Kiev registra oito vezes mais casamentos nos cinco meses de guerra do que no mesmo período do ano passado

Kiev registra oito vezes mais casamentos nos cinco meses de guerra do que no mesmo período do ano passado

Casais têm aproveitado a simplificação das burocracias matrimoniais, que permite a união imediata

No dia de seu casamento, Tetyana quase caiu da cama por conta dos estrondos dos foguetes russos que caíram perto de sua casa, no centro da Ucrânia.

— No começo pensei que fosse um trovão, mas o céu estava claro e me dei conta que era um bombardeio — disse a designer de 31 anos à AFP, ao lembrar de como correu do quarto para o corredor.

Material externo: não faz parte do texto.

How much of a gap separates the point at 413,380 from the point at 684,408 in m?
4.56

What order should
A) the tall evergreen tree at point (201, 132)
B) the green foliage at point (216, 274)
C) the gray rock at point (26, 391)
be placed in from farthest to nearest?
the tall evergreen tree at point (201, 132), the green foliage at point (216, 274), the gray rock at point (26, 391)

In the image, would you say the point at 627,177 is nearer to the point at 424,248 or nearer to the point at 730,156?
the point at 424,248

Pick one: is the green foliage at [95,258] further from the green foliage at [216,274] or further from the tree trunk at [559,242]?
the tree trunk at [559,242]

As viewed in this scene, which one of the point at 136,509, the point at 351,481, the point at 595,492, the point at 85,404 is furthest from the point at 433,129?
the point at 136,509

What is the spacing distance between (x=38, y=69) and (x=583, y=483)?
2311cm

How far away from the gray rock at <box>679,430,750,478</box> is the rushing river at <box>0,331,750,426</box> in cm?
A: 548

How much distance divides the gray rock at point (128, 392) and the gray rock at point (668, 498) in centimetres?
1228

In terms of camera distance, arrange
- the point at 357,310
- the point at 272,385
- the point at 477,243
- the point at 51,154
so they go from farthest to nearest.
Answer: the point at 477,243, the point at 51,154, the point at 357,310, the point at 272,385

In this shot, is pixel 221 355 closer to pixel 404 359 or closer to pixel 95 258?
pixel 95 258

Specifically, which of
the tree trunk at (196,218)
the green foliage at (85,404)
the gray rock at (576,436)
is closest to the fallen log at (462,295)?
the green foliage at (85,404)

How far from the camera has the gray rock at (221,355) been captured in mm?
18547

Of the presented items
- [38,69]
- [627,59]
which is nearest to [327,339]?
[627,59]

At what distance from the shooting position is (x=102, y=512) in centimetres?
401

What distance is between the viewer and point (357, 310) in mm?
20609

Surpresa com a destruição provocada pelas explosões antes do amanhecer e decidida a continuar com sua cerimônia, Tetyana e seu marido Taras casaram-se seis horas mais tarde daquele dia.

Tetyana, que solicitou nomes falsos na identificação, explica o motivo de não desistir da cerimônia.

— Inicialmente pensei que deveríamos cancelar o casamento, mas meu noivo disse que deveríamos continuar (...) A guerra não precisa arruinar nossos planos — conta a noiva.

— Temos o direito de formar nossa família e viver uma vida plena — ela acrescenta.

O matrimônio do casal faz parte da explosão casamenteira na Ucrânia, após o início da guerra com a Rússia. Vizinhos desde os seis anos de idade, Taras pediu a mão de Tetyana no ano passado e planejavam o casamento na primavera.

— Em maio, vimos que a guerra poderia durar muito tempo. Decidimos não adiar a vida pois, como a guerra revelou, mais tarde podemos não voltar — disse Tetyana à AFP.

Na região de Poltava, onde Tetyana e Taras concretizaram a união, desde a ofensiva russa no dia 24 de fevereiro houveram 1,6 mil casamentos nas primeiras seis semanas.

"A guerra continua"

O aumento na capital é ainda mais acentuado. São 9.120 casamentos registrados nos primeiros cinco meses, número oito vezes maior que os 1.110 casamentos ocorridos no mesmo período de 2021.

— Casar durante a guerra é o passo mais valente e difícil que pode ser tomado, pois não sabemos o que vai acontecer — comentou Vitaliy, de 25 anos. A intenção dele é casar-se com Anastasiya, 22 anos, antes de ir para a guerra.

Na Ucrânia os casais têm aproveitado a simplificação das burocracias matrimoniais, que permitem o casamento imediato e não necessita de uma longa espera. Também sem revelar os sobrenomes, Vitaliy e Anastasiya possuiam vagas noções sobre como oficializar o compromisso e descobriram tudo antes do casamento.

— A guerra continua, é melhor casar agora — comentou o noivo à AFP.

Desde o início de março, Vitaliy Charnykh, de mesmo nome do noivo, realizou cerimônias consecutivas no prédio da administração e vê seu serviço como uma contribuição especial aos esforços da guerra.

— Como servidor público, acredito que posso ajudar meu país apoiando emocionalmente os ucranianos — acredita Vitaliy.

"Mensagem desafiadora"

Com um futuro incerto, os jovens casais provam de maneira histórica sua incapacidade de resistir ao romance em tempos de guerra através dos matrimônios. No auge da Segunda Guerra Mundial, em 1942, os Estados Unidos registraram 1,8 milhão de casamentos em um ano, um aumento de 83% em comparação à década anterior.

O servidor público disse haver um aumento nos casamentos dos soldados na Ucrânia

— Em tempos tão difíceis, realmente não sabemos o que faremos no dia de amanhã, então estão ansiosos para casar o quanto antes possível — opinou Vitaliy.

A professora de Yoga de 31 anos Daria Steniukova planejava se casar com Vitalii Zavalniuk, de 30, mas a guerra estourou um dia antes. Um míssil russo devastou sua cidade, Vinnytsia, e deixou 26 mortos. Além de seu apartamento, o cartório também foi danificado.

— Ficamos impactados, mas decidimos seguir em frente. Não iríamos desistir. Minha casa estava em ruínas, mas nossas vidas não — declara a noiva.

Steniukova disse em entrevista à AFP que "nenhum dos centros administrativos tinham espaço, mas decidimos continuar embora tenham nos dito ser impossível".

— Estávamos prontos para esperar o dia todo, mas nos atenderam rápido: nos casamos três minutos depois de chegar — acrescenta a professora.

A união foi marcada de uma maneira não habitual porém chamativa, com fotos tiradas no apartamento bombardeado da noiva.

— Foi uma mensagem desafiadora para todo o mundo, para dizer o quão fortes nós, ucranianos, somos. Estamos prontos para nos casar, mesmo com foguetes voando sobre nossas cabeças — destaca Steniukova.